## Activity
Copy out the records starting with the line that contains "10A/20A/30A/40A/50A/60A/70A/80A/90A/100A Ecran LCD" and going on through the line that contains "UNISHE Women's Watercolour", both lines included.

## Data section
------
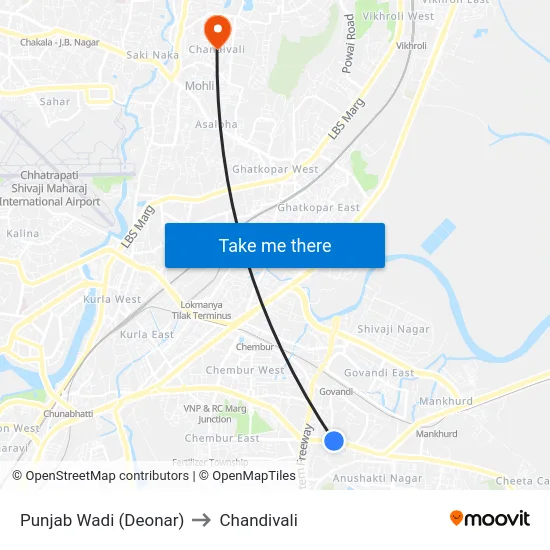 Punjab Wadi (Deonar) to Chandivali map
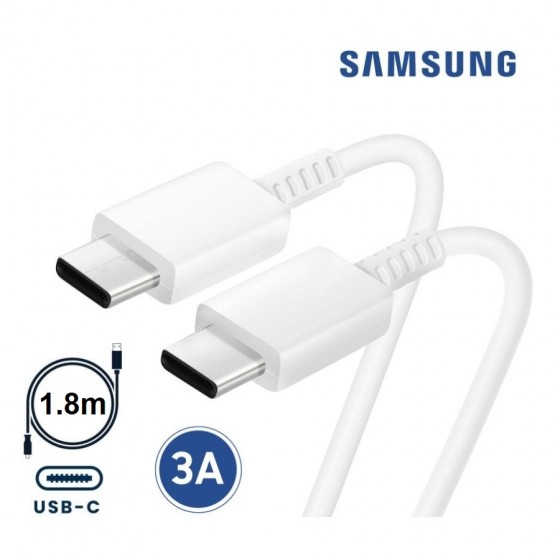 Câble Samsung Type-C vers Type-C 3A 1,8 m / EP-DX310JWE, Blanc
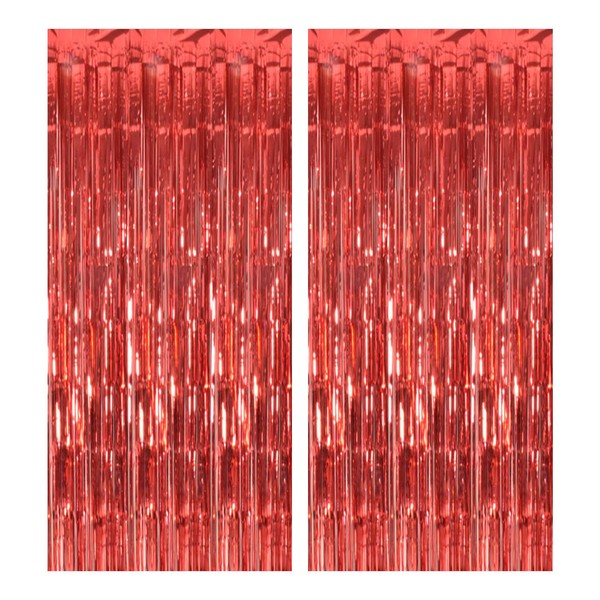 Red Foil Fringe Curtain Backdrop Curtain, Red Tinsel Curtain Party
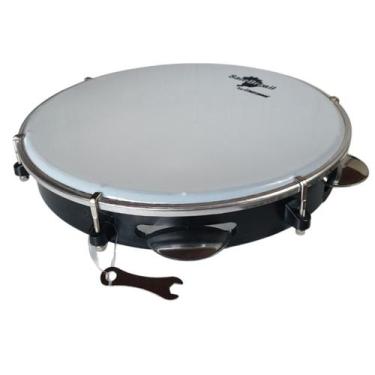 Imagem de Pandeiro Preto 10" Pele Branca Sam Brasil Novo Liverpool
------
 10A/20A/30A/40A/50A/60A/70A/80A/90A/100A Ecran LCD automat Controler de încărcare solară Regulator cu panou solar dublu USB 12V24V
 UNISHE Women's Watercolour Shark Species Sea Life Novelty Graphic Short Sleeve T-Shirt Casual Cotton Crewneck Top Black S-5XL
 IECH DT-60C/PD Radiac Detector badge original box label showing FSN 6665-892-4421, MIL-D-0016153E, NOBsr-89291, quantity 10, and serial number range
------
## Written solution
 10A/20A/30A/40A/50A/60A/70A/80A/90A/100A Ecran LCD automat Controler de încărcare solară Regulator cu panou solar dublu USB 12V24V
 UNISHE Women's Watercolour Shark Species Sea Life Novelty Graphic Short Sleeve T-Shirt Casual Cotton Crewneck Top Black S-5XL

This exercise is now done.